Leave the pictures in the listing below aside and reproduce exactly the lines starting with the one with "Fuji Hotel and Apartment Cau Giay" and going on through the one with "TV SMART SAMSUNG", both ends included.
#### Records for processing ####
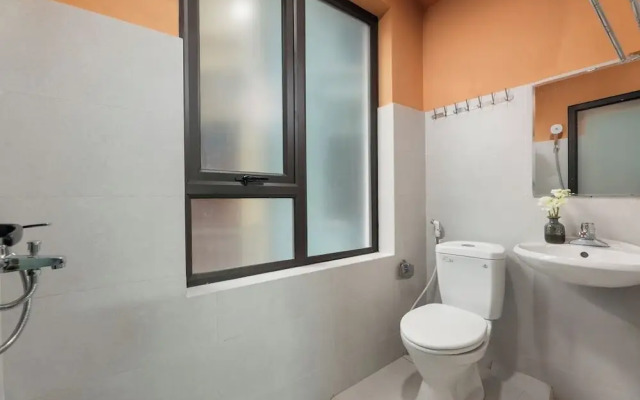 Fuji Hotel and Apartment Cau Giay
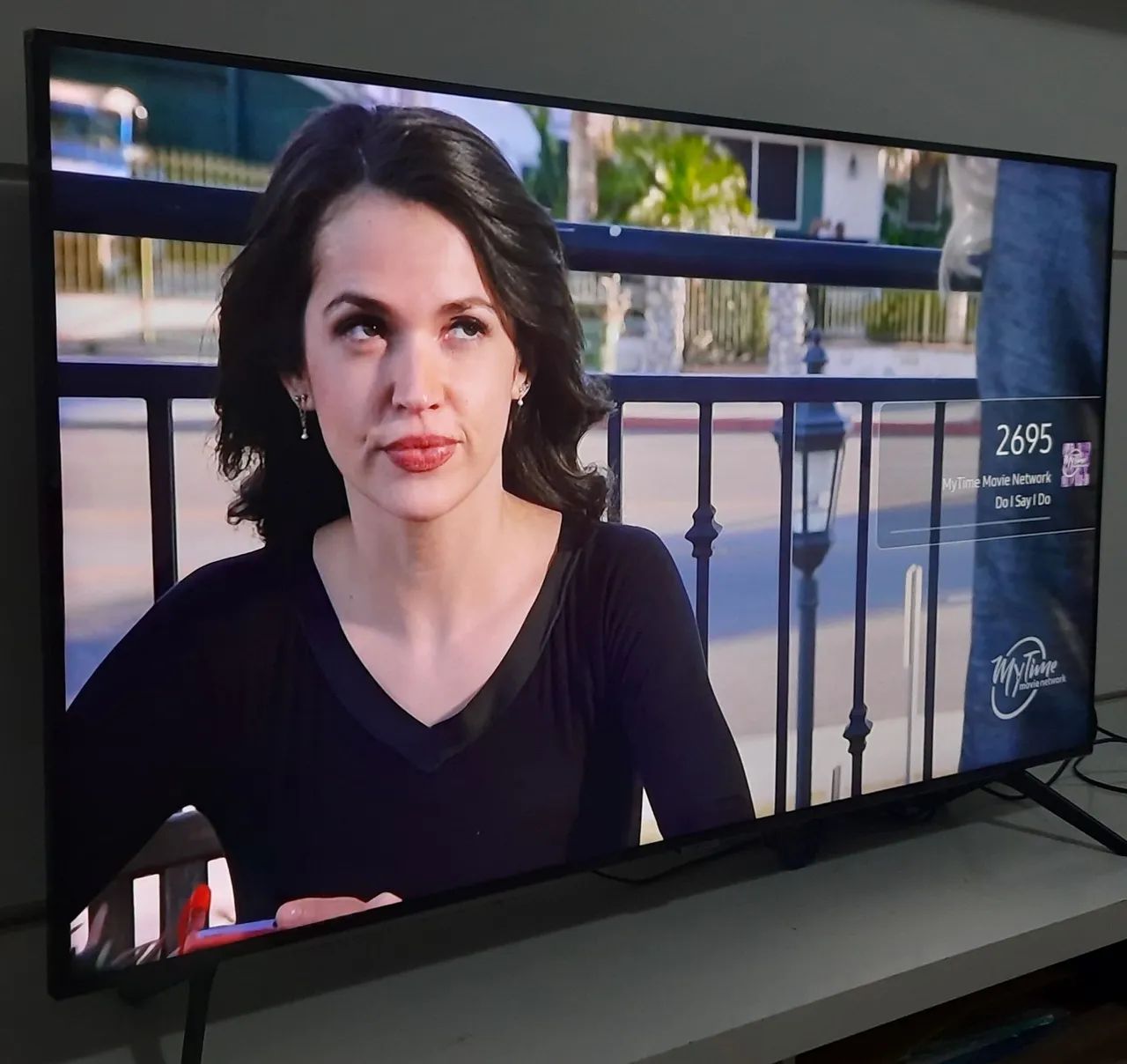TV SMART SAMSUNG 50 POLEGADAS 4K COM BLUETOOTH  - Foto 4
####
#### Records for processing ####
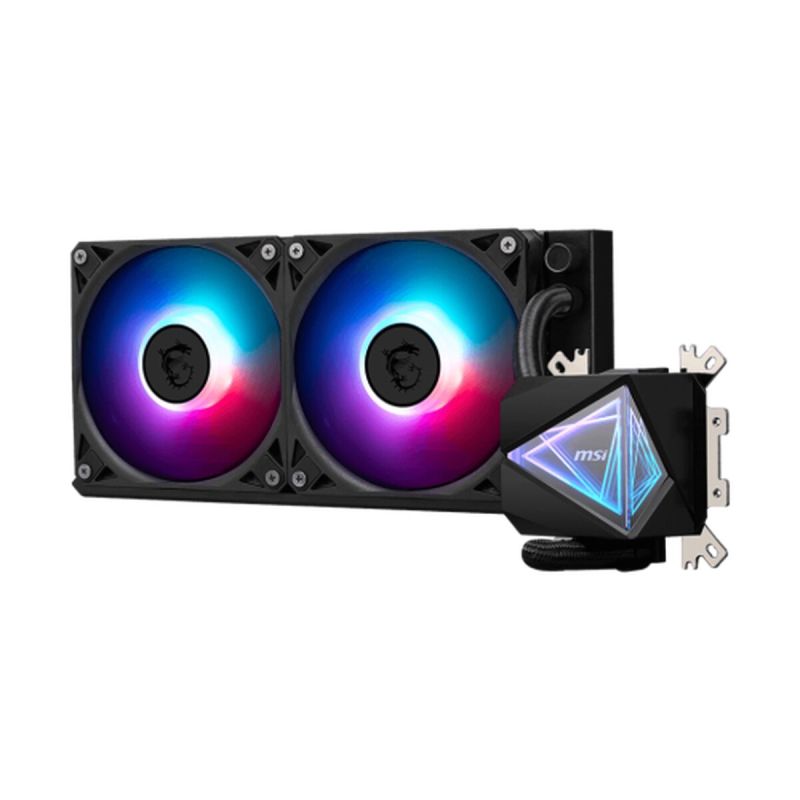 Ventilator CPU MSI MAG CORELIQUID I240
####
Output below
 Fuji Hotel and Apartment Cau Giay
TV SMART SAMSUNG 50 POLEGADAS 4K COM BLUETOOTH  - Foto 4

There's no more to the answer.